After writing all the scripts, it is now time to test the panel we have created for our wearable design automation in Blender. First of all, click `Import` and create a shell.

Then, click `Draw` the curve to be able to draw the cutting curve with the pencil tool on the left-hand side of the Blender UI.

Then, press `Confirm` the cut to apply the trimming tool.

Do the same for the lower limb and remove the ankle.

Now make sure you have large meshes on your object. If you don’t, you can use the Decimate modifier.

Now, either design or import your lattice shape. Here we have designed a shape and have named it Cylinder. After that determine a point for placing the lattice. Click `Lattice`, enter the name of the lattice in the box, and then click `OK`. Notice that this is the larger lattice and it is mainly used for placing a sensor or a necessary medical item.

As you can see, we have the lattice created on the point we had determined.

Now, simply click on `Fillet` and `OK` buttons to get all the fillets created.

It is now time to get the wireframe of the object for smaller lattice structures. We can go to `modifiers >> Wireframes` and after that smooth modifier.

Then, we can use the Multiresolution modifier to subdivide the meshes.

After subdividing and smoothing the object a number of times we can finally boolean union the fillet and the shell with the last button of the panel.

And here is the final result!

### Summing Up

In this tutorial, we have managed to create a panel for designing a wearable, splint or cast for the 3D scan of a limb. At first, we have defined some utility functions to organize and simplify the execution of the steps of the design in Blender Python. Afterward, we have used the functions to create simple steps for the user to be able to quickly design their wearables with the aid of only six buttons or six simple steps. In the end, we have taught the steps of designing a wearable using the designed panel.

__Activity list__.
1. In the Blender wearable tutorial, duplicate the passage between "Now make sure" and "the fillets created.", inclusive.
2. List every panel button that the Blender wearable tutorial names and tells you to click or press.

Saved data entries:
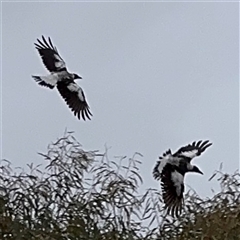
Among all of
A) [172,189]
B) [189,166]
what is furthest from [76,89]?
[172,189]

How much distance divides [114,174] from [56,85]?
202 centimetres

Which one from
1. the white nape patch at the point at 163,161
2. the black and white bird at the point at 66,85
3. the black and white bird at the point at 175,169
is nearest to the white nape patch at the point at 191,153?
the black and white bird at the point at 175,169

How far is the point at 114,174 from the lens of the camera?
8023mm

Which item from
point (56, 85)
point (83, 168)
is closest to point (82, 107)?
point (56, 85)

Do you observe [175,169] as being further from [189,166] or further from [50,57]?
[50,57]

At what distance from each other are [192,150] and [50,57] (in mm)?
1667

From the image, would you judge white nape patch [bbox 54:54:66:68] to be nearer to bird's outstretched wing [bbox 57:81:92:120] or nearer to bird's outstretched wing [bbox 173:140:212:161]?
bird's outstretched wing [bbox 57:81:92:120]

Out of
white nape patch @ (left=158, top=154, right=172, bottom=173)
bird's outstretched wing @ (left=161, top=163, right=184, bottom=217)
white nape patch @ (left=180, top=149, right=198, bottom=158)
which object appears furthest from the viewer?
white nape patch @ (left=180, top=149, right=198, bottom=158)

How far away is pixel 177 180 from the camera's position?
30.0ft

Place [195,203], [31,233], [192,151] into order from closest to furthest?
[31,233] → [195,203] → [192,151]

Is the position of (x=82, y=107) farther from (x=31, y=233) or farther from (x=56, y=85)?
(x=31, y=233)

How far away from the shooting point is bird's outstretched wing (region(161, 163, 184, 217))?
8.38 meters

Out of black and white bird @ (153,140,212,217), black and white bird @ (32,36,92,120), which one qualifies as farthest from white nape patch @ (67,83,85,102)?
black and white bird @ (153,140,212,217)

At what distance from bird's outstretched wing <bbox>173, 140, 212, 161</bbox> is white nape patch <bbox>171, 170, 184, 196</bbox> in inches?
12.8
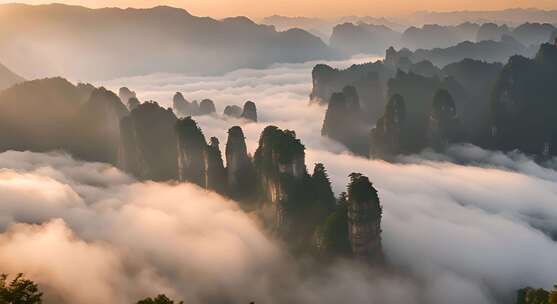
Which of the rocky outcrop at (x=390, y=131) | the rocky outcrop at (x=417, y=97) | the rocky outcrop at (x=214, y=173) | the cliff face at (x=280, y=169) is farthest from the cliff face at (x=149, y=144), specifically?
the rocky outcrop at (x=417, y=97)

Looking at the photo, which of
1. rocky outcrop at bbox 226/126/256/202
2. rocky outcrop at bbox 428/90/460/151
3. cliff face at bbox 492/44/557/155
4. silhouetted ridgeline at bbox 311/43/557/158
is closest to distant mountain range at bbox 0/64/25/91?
silhouetted ridgeline at bbox 311/43/557/158

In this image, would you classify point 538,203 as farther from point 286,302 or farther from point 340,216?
point 286,302

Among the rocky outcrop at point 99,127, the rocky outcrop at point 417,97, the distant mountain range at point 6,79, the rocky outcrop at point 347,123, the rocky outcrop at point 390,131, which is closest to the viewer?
the rocky outcrop at point 99,127

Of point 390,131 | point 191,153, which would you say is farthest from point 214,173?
point 390,131

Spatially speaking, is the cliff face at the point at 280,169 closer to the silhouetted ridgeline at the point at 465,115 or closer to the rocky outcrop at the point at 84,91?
the silhouetted ridgeline at the point at 465,115

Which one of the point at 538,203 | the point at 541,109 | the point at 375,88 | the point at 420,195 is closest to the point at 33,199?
the point at 420,195
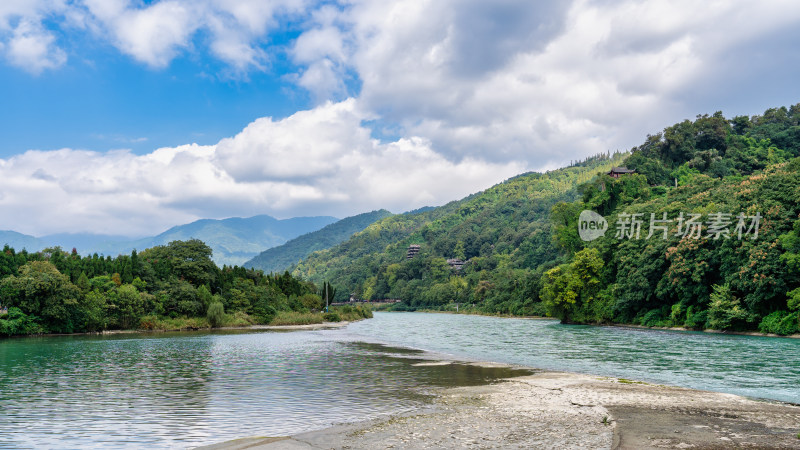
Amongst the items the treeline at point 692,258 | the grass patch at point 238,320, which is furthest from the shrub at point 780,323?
the grass patch at point 238,320

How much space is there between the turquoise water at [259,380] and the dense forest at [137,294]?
40.8 feet

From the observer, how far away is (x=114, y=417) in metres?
17.2

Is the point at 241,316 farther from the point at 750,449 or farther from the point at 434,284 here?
the point at 434,284

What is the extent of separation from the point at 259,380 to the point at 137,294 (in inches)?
2041

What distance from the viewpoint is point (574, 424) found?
1521 cm

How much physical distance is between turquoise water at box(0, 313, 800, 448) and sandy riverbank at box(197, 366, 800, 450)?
1.91 metres

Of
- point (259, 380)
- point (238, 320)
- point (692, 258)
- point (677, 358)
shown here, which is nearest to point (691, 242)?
point (692, 258)

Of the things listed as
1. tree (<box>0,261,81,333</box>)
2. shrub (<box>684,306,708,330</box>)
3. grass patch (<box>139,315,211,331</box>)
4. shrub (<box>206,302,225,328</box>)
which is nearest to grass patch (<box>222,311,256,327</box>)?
shrub (<box>206,302,225,328</box>)

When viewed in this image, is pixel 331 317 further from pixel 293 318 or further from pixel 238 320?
pixel 238 320

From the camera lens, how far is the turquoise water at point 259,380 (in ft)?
52.2

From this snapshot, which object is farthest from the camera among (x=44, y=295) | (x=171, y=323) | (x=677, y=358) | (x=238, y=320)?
(x=238, y=320)

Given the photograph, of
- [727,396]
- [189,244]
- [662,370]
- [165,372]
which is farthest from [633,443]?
[189,244]

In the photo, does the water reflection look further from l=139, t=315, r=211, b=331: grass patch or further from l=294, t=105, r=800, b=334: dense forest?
l=294, t=105, r=800, b=334: dense forest

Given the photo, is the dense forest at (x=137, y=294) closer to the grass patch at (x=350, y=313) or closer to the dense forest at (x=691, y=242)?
the grass patch at (x=350, y=313)
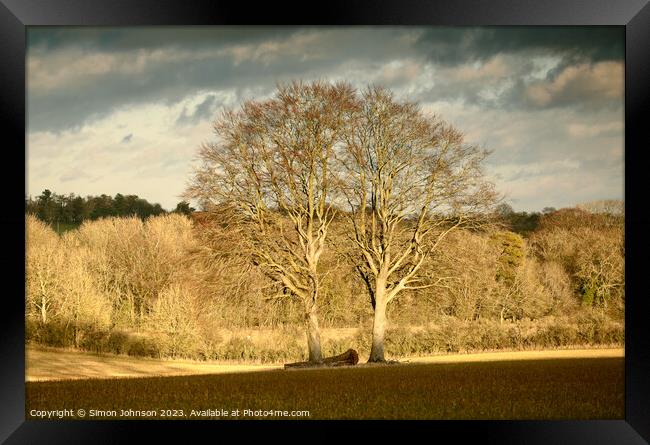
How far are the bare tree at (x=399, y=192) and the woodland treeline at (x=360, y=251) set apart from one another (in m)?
0.04

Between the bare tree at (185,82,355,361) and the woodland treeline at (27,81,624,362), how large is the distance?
4 centimetres

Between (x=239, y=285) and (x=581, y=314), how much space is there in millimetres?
10342

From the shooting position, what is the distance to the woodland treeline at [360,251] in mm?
18859

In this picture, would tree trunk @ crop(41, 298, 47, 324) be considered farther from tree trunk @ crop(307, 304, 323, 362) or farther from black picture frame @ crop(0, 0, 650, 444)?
black picture frame @ crop(0, 0, 650, 444)

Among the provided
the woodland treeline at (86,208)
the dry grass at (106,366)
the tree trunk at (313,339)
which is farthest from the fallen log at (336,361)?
the woodland treeline at (86,208)

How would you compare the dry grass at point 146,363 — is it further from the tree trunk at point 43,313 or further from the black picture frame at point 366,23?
the black picture frame at point 366,23

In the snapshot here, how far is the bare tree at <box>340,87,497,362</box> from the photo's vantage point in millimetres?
18750

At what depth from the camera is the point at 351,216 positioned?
65.8 feet

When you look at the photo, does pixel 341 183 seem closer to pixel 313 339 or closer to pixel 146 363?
pixel 313 339

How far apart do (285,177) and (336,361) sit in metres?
5.70

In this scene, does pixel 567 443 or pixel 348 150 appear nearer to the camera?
pixel 567 443

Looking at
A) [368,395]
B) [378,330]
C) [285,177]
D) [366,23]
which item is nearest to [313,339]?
[378,330]
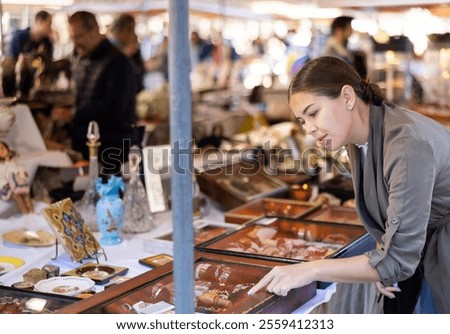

__Solutions by task__.
1.
Now make sure you have large meshes on your object. If you don’t, you can use the Decimate modifier.

Now, either design or import your lattice shape. Here we have designed a shape and have named it Cylinder. After that determine a point for placing the lattice. Click `Lattice`, enter the name of the lattice in the box, and then click `OK`. Notice that this is the larger lattice and it is mainly used for placing a sensor or a necessary medical item.

As you can see, we have the lattice created on the point we had determined.

Now, simply click on `Fillet` and `OK` buttons to get all the fillets created.

2.
Import
Draw
Confirm
Lattice
OK
Fillet